On Wednesday night, the High Court for Justice is set to reject the appeal filed by mayor Moshe Abutbul (Shas) against the Jerusalem District Court's ruling to hold new mayoral elections in Beit Shemesh, according to Channel 10.
If this scenario materializes, Interior Minister Gidon Saar will then have 30 days to submit a date for the new elections.
Hearings first began in the Beit Shemesh municipal election case in December. Abutbul and other party members have been accused of a large-scale fraud operation, after multiple complaints were filed by hundreds of residents of the city.
The city has been bitterly divided for years between its hareidi-religious population and its Zionist population, which consists of national-religious, traditional, and secular people. The outcome of elections was viewed by many city residents as vital to determining the city's future.
On election day, police arrested several hareidi men in possession of an estimated 200 fake ID cards, which they had apparently been using to cast fraudulent votes. In addition, several residents said after the elections that when they had come to vote, they had been wrongly told that they had already voted.

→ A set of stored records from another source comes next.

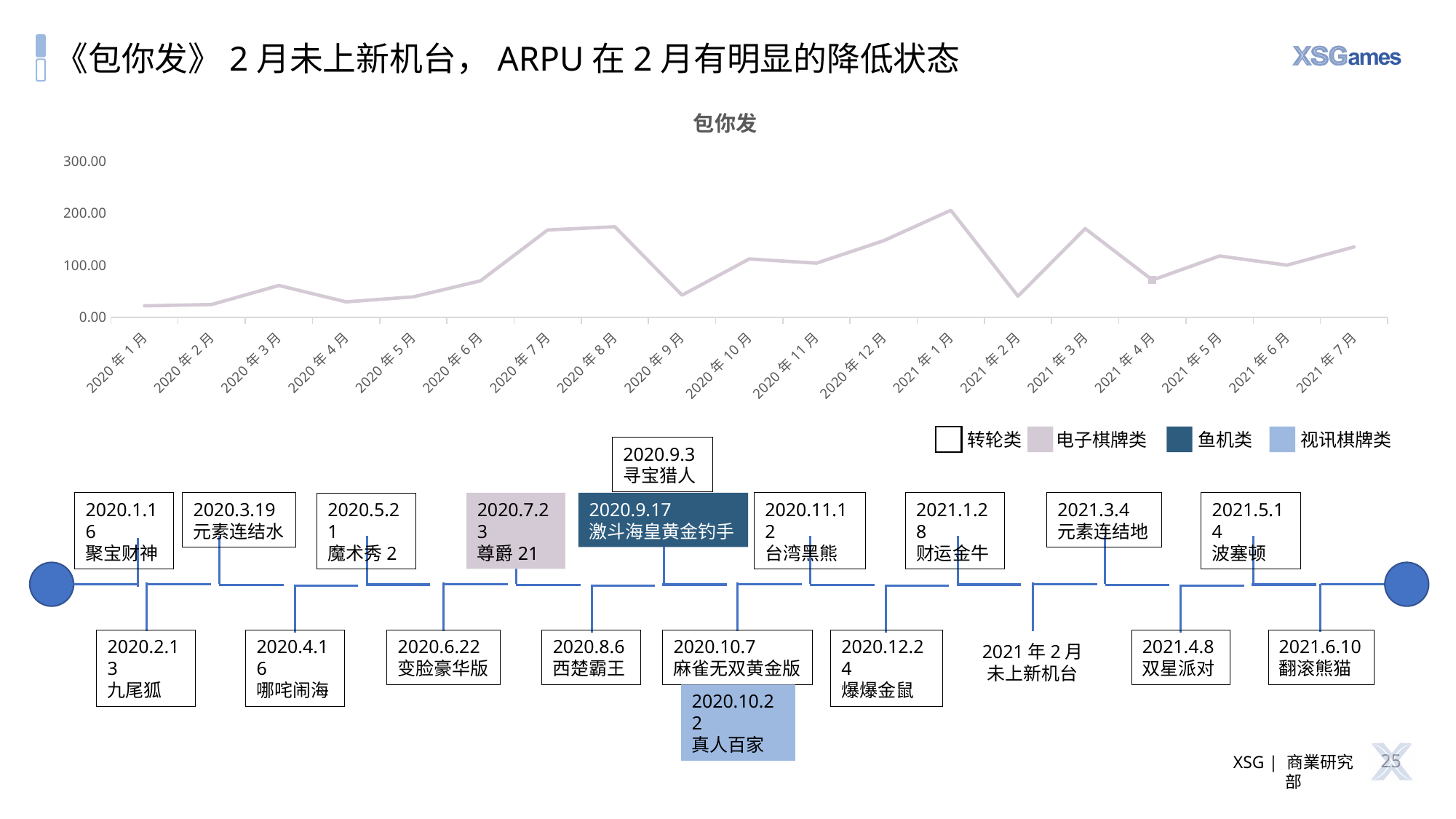
How many monthly data points are plotted on the chart? 19 Is the value for 2020 年 1 月 greater or less than 100? less Is the value for 2021 年 2 月 greater or less than 100? less Which is larger, the value for 2021 年 1 月 or 2021 年 2 月? 2021 年 1 月 Which month has the highest value on the chart? 2021 年 1 月 Which is larger, the value for 2020 年 8 月 or 2020 年 9 月? 2020 年 8 月 Is the value for 2020 年 7 月 greater or less than 100? greater What kind of chart is shown on the slide? line chart What is the title of the chart? 包你发 What is the highest value shown on the y axis? 300.00 Does the line rise or fall from 2021 年 1 月 to 2021 年 2 月? fall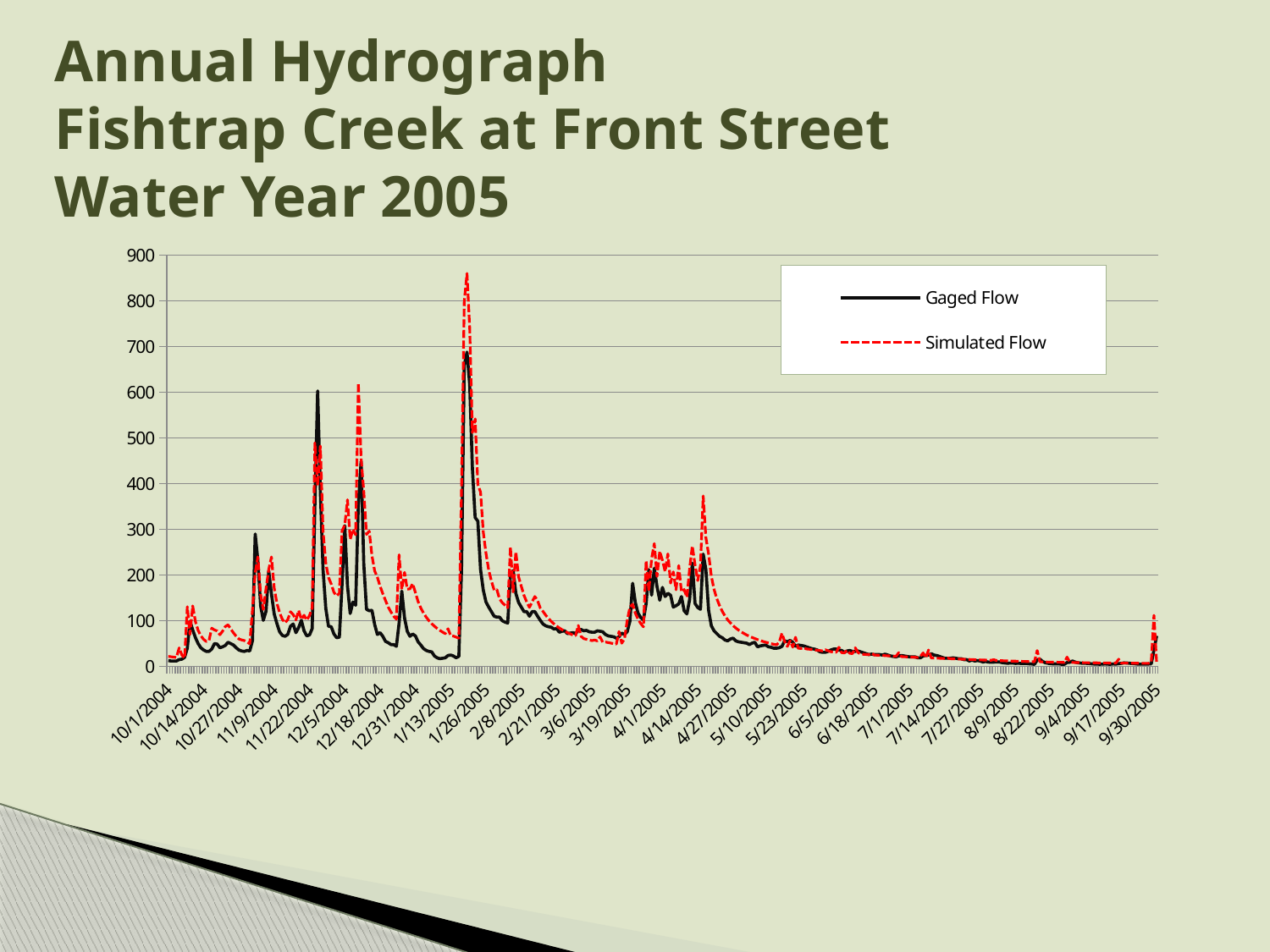
Is the highest peak of Simulated Flow (around 1/26/2005) greater or less than 800? greater Is the Simulated Flow peak around 4/27/2005 greater or less than 300? greater At the largest peak near 1/26/2005, which series is higher, Gaged Flow or Simulated Flow? Simulated Flow What kind of chart is shown on the slide? line chart Which series reaches the highest value anywhere on the chart? Simulated Flow Is the highest peak of Gaged Flow (around 1/26/2005) greater or less than 600? greater How many series does the legend list? 2 What are the two series named in the legend? Gaged Flow and Simulated Flow What is the highest value shown on the vertical axis? 900 Do the flow values generally rise or fall from late April 2005 through September 2005? fall Which series is drawn as a red dashed line? Simulated Flow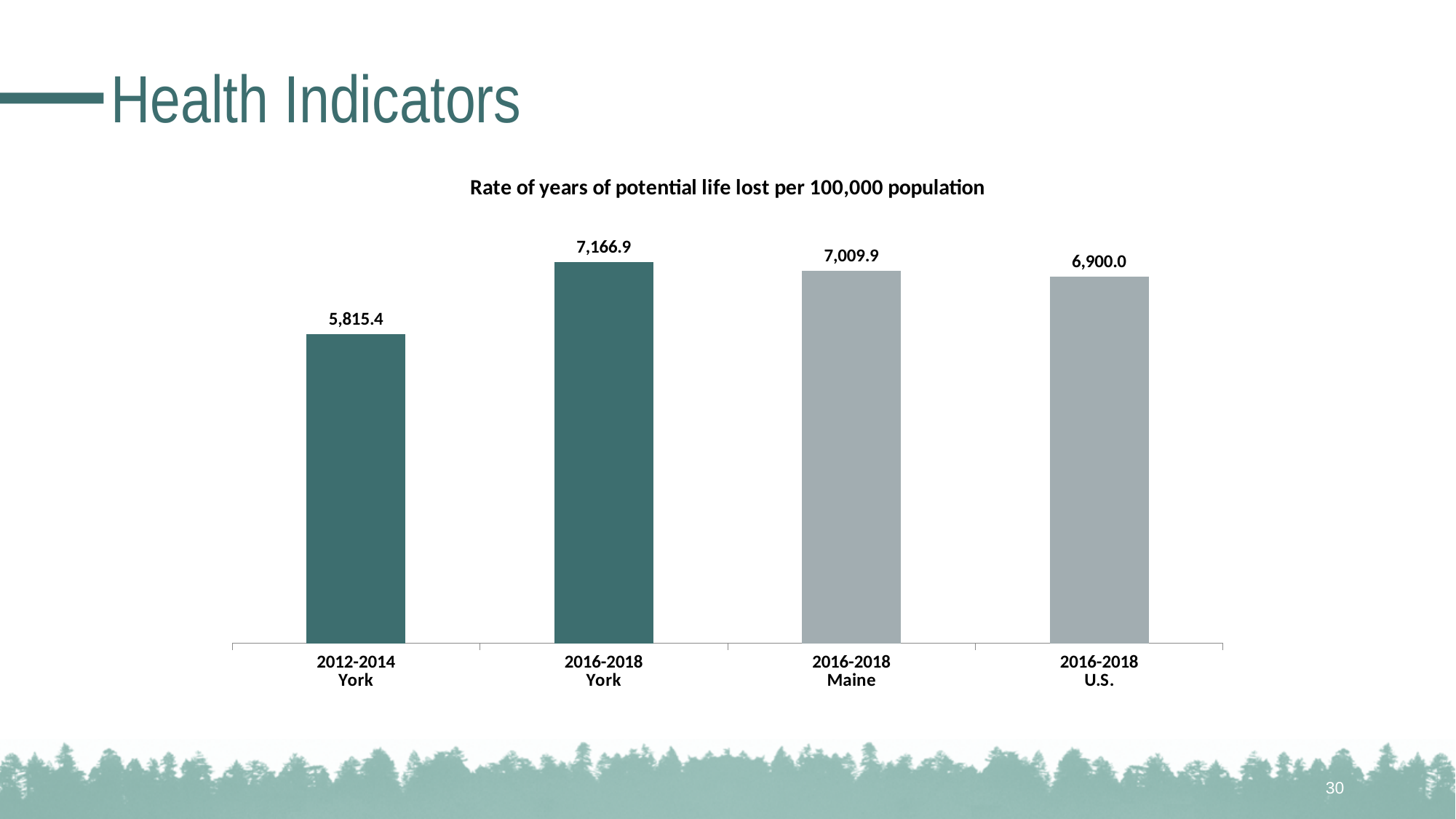
How many bars are shown in the chart? 4 What type of chart is shown on the slide? Bar chart In 2016-2018, which had a higher rate of years of potential life lost, York or Maine? York What is the rate of years of potential life lost per 100,000 population for the U.S. in 2016-2018? 6,900.0 What is the title of the chart? Rate of years of potential life lost per 100,000 population What is the rate of years of potential life lost per 100,000 population for York in 2012-2014? 5,815.4 What is the rate of years of potential life lost per 100,000 population for Maine in 2016-2018? 7,009.9 What is the difference between the 2016-2018 rates for Maine and the U.S.? 109.9 What is the rate of years of potential life lost per 100,000 population for York in 2016-2018? 7,166.9 By how much did York's rate of years of potential life lost increase from 2012-2014 to 2016-2018? 1,351.5 Which bar has the lowest rate of years of potential life lost? 2012-2014 York Which bar has the highest rate of years of potential life lost? 2016-2018 York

The revelations triggered an outcry among local residents - in particular supporters of Abutbul's rival, Eli Cohen, who lost out to the hareidi incumbent by a mere 956 votes - who called for an immediate rerun of the election, accusing Abutbul and his supporters of conducting a large-scale voting scam.
Cohen's supporters claim that Abutbul has been making administrative decisions that favor the hareidi-religous community's needs.
Hareidi MKs cried foul at the decision to establish new elections in January and filed an appeal, claiming the decision was made out of anti-hareidi discrimination.
However, the decision to hold new elections had already gained both public and political support, with Attorney General Yehuda Weinstein personally voicing his opinion that an appeal should be rejected outright.